The elevator music sounds again and Lenny lets out a deep sigh.
‘Rough day?’ the taxi man asks. Lenny looks up, meets the eye of his driver through the rear-view mirror.
‘I’m not sure,’ he says. ‘Odd is the word I’d use for it. Could turn out to be rough, could turn out to be one of the best days of my life.’

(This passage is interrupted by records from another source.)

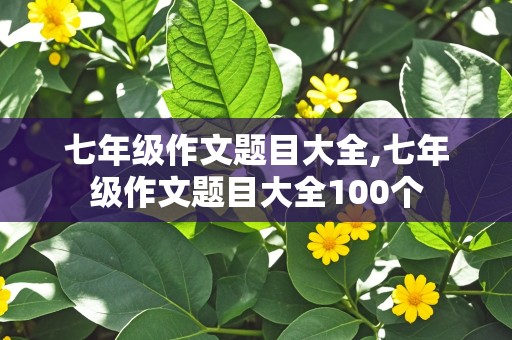 七年级作文题目大全,七年级作文题目大全100个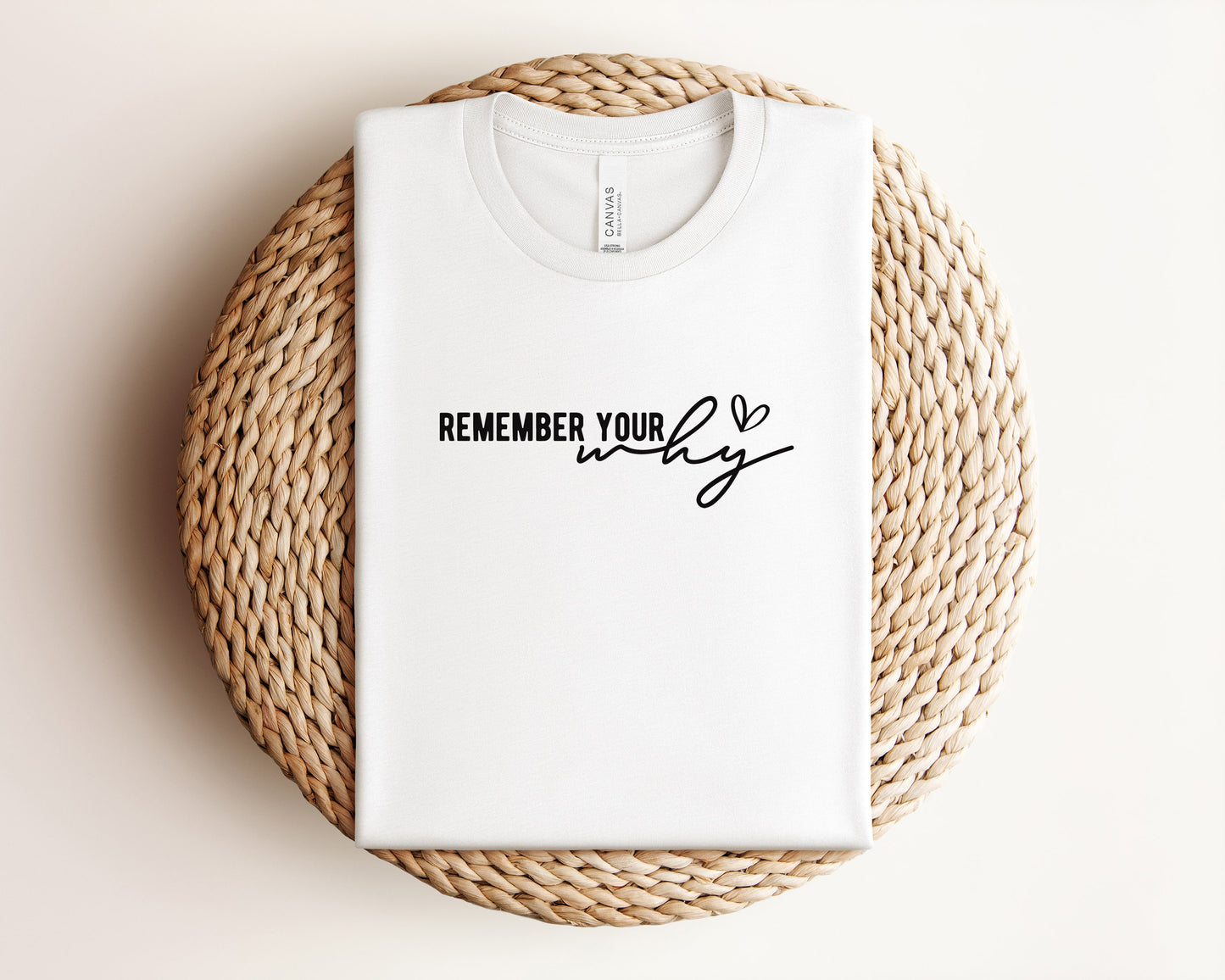 Remember Your Why T-Shirt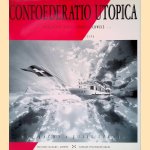 Confoederatio Utopica: Fragmente einer anderen Schweiz
Max Jacot e.a.
€ 15,00 Confoederatio Utopica: Fragmente einer anderen Schweiz
Max Jacot e.a.
€ 15,00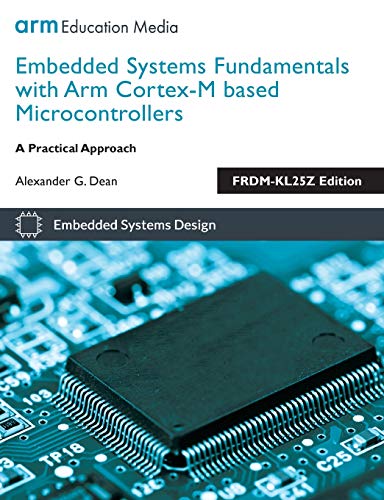 Embedded Systems Fundamentals with ARM Cortex-M based Microcontrollers: A Practical Approach book cover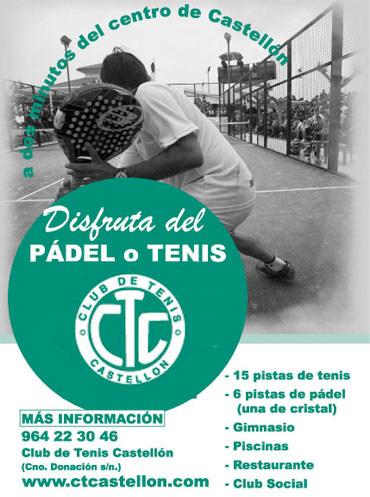 El 13 de septiembre el Club de Tenis Castellón celebrará las XII horas de pádel y tenis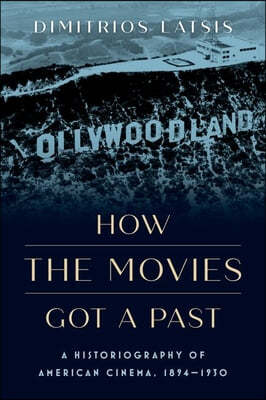 How the Movies Got a Past: A Historiography of American Cinema, 1894-1930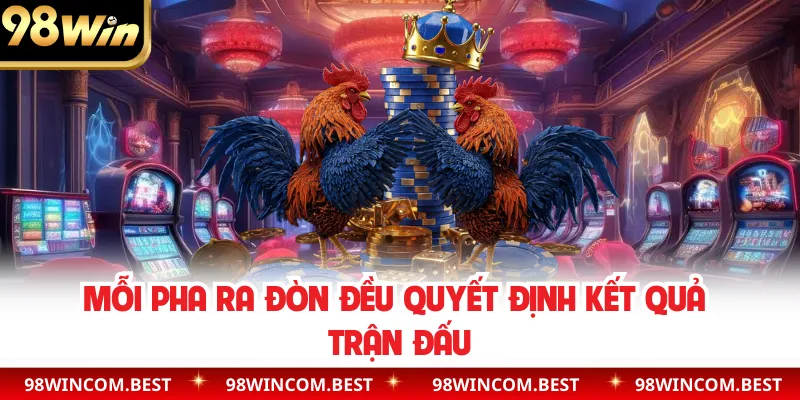 Mỗi pha ra đòn đều quyết định kết quả trận đấu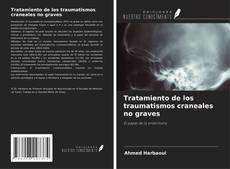 Portada del libro de Tratamiento de los traumatismos craneales no graves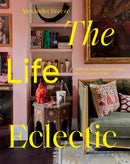 The Life Eclectic : Brilliantly Unique Interior Designs from Around the World-9781784884444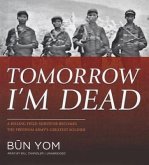 Tomorrow I'm Dead: A Killing Field Survivor Becomes the Freedom Army's Greatest Soldier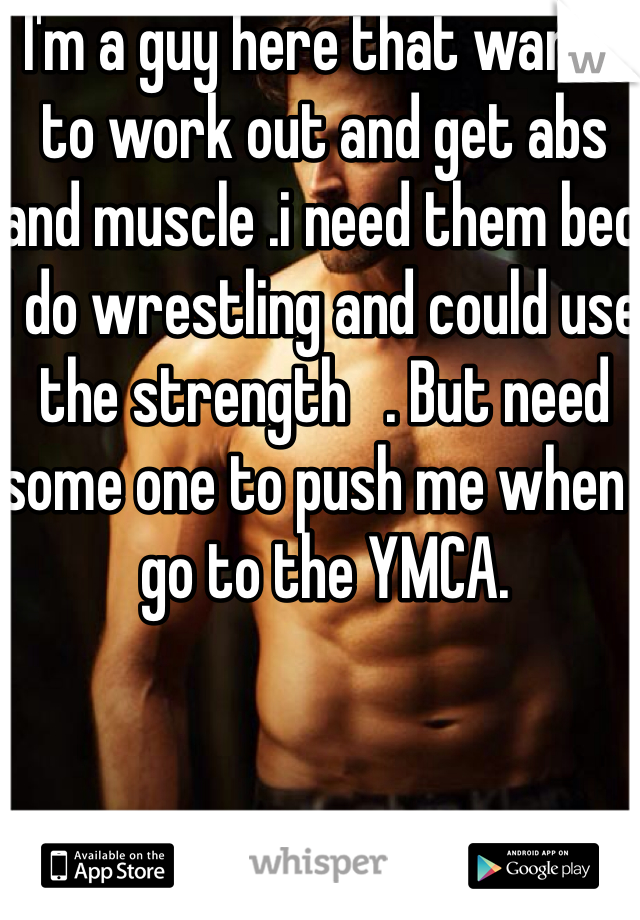 I'm a guy here that wants to work out and get abs and muscle .i need them bec I do wrestling and could use the strength   . But need some one to push me when I go to the YMCA.
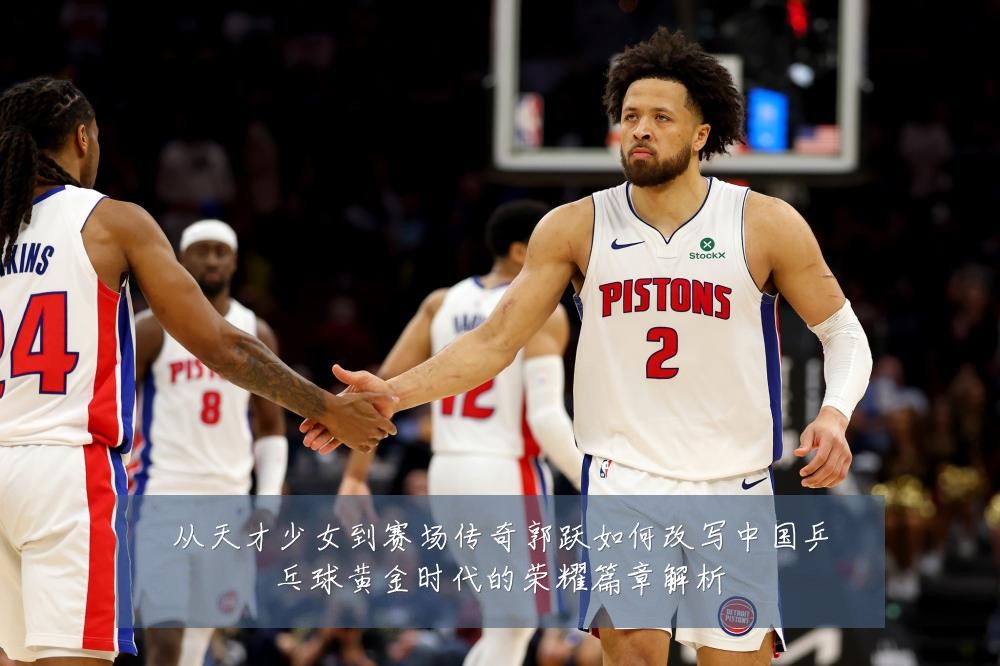 从天才少女到赛场传奇郭跃如何改写中国乒乓球黄金时代的荣耀篇章解析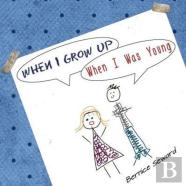 When I Grow Up, When I Was Young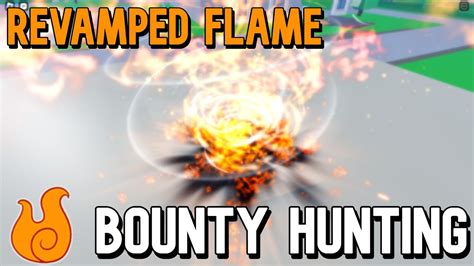 REVAMPED FLAME IS UNDERRATED Bounty Hunting WIth Flame Blox Fruits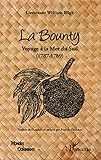 La Bounty : Voyage à la Mer du Sud (1787-1789) by 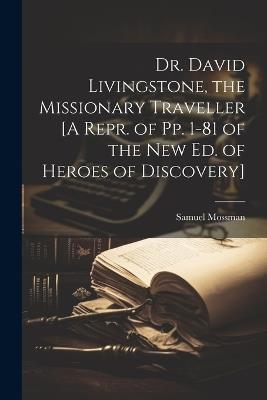 Dr. David Livingstone, the Missionary Traveller [A Repr. of Pp. 1-81 of the New Ed. of Heroes of Discovery] - Samuel Mossman - cover
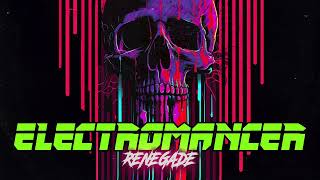 ELECTROMANCER | "Renegade" NEW ALBUM OUT NOW!
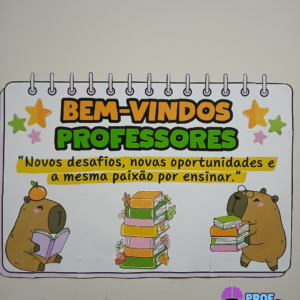 PAINEL SEJAM BEM-VINDOS PROFESSORES- TEMA CAPIVARA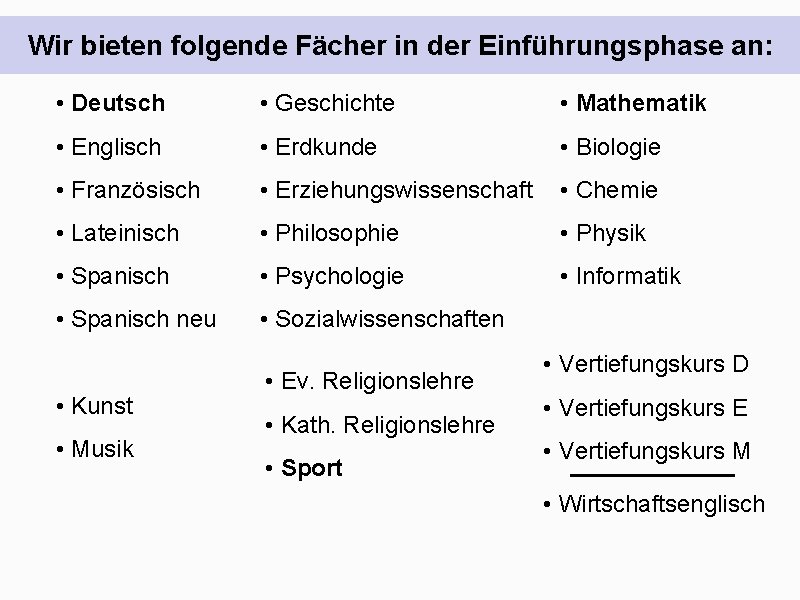 Wir bieten folgende Fächer in der Einführungsphase an: • Deutsch • Geschichte • Mathematik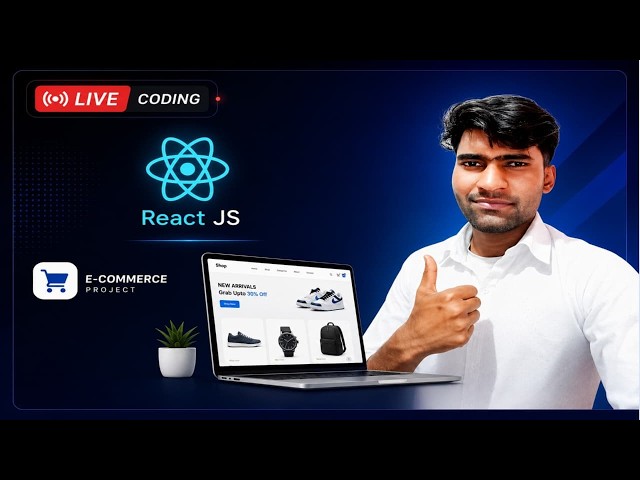 🔴 LIVE: Build a Complete E-Commerce Website Using React JS | Step-by-Step Coding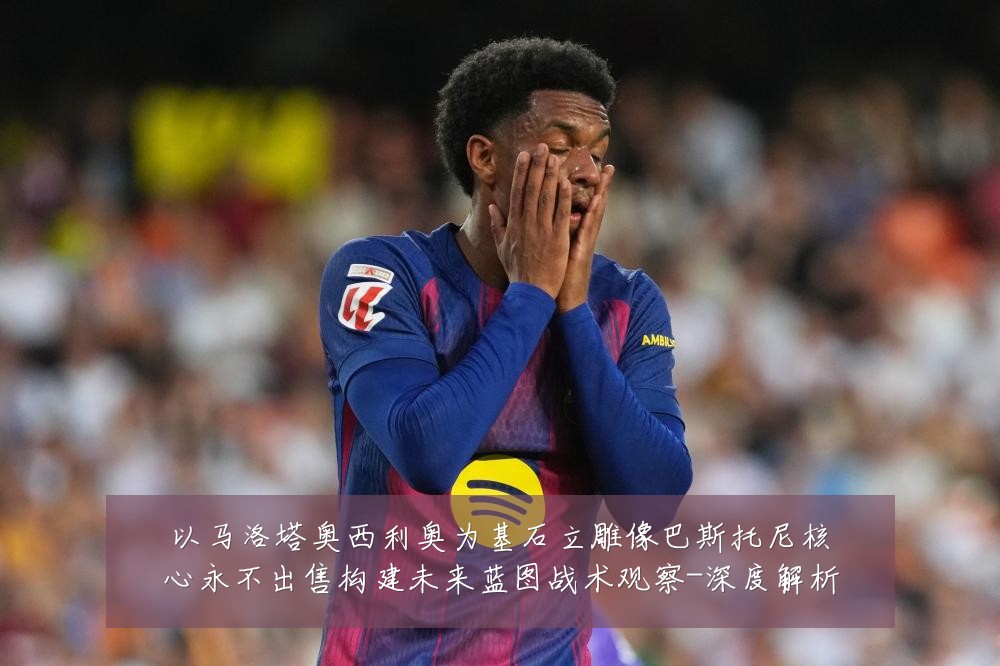 以马洛塔奥西利奥为基石立雕像巴斯托尼核心永不出售构建未来蓝图战术观察-深度解析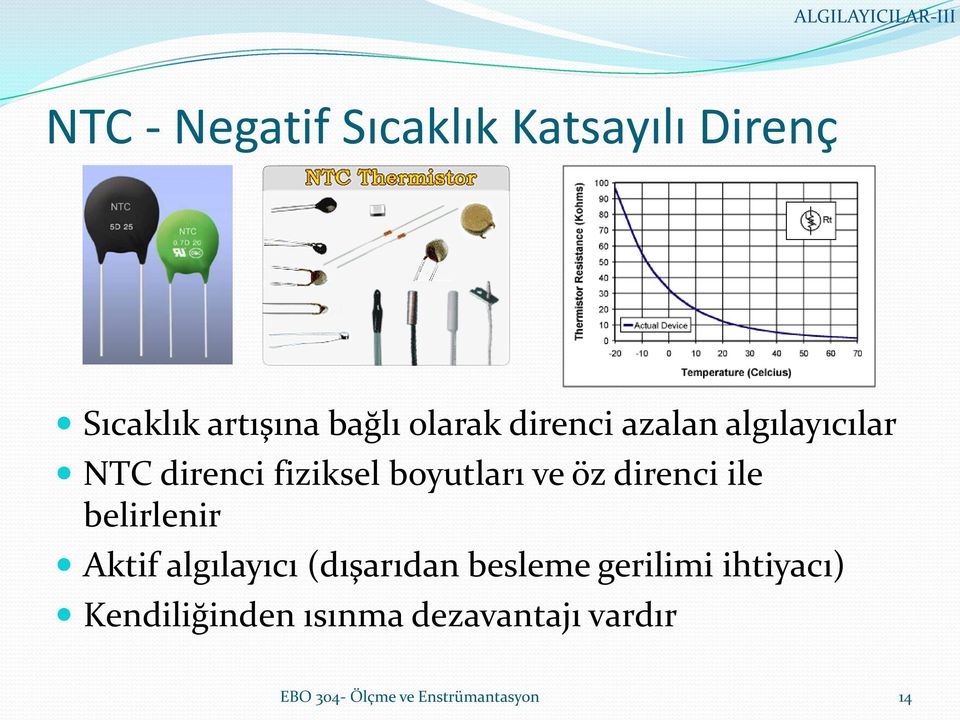 direnci ile belirlenir Aktif algılayıcı (dışarıdan besleme gerilimi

The taxi man creases his brow in confusion.
‘How’s that then?’ he asks, tilting his head.
‘Putting you through now, Sir,’ the man on the other end of the line says. Lenny raises his index finger, holding it up for the driver t
o signal that he will return an answer in time.
‘St Bernard’s Ward,’ a woman says.
‘Hey, I’m looking to speak to a patient there – a Mr Gordon Blake. I’m a eh… an associate… a friend of his.’
‘We don’t have phones in the rooms themselves, I’m afraid. But if you are looking for updates on Mr Blake’s health, I can see if I can find his nurse – Elaine Reddy – to speak to you about his current condition.’
Lenny sits up straight in the back seat, reaches a calming thumb to massage his temple.
‘He hasn’t gone down for his surgeries yet, has he? Please don’t tell me they’ve taken him down.’
‘No… not yet. But soon. I think he’s due to go down at three p.m. Again, Elaine would be the one to give you all of the details of Mr Bl—’
‘Can you please enter his room, let him know Lenny Moon is on the line for him and that I’d like him to call me back on his mobile as soon as possible. Tell him I have news for him.’
‘Eh… hold on one minute.’
There’s no elevator music this time. No sound at all except for distant murmurs of a functioning hospital; muffled footsteps down hollow corridors, the odd beep.
He looks back up at the taxi man while he waits.
‘I’m eh… I’m holding out for news on a house,’ he says. ‘I’ve either got it or I haven’t… Still hasn’t been made clear to me.’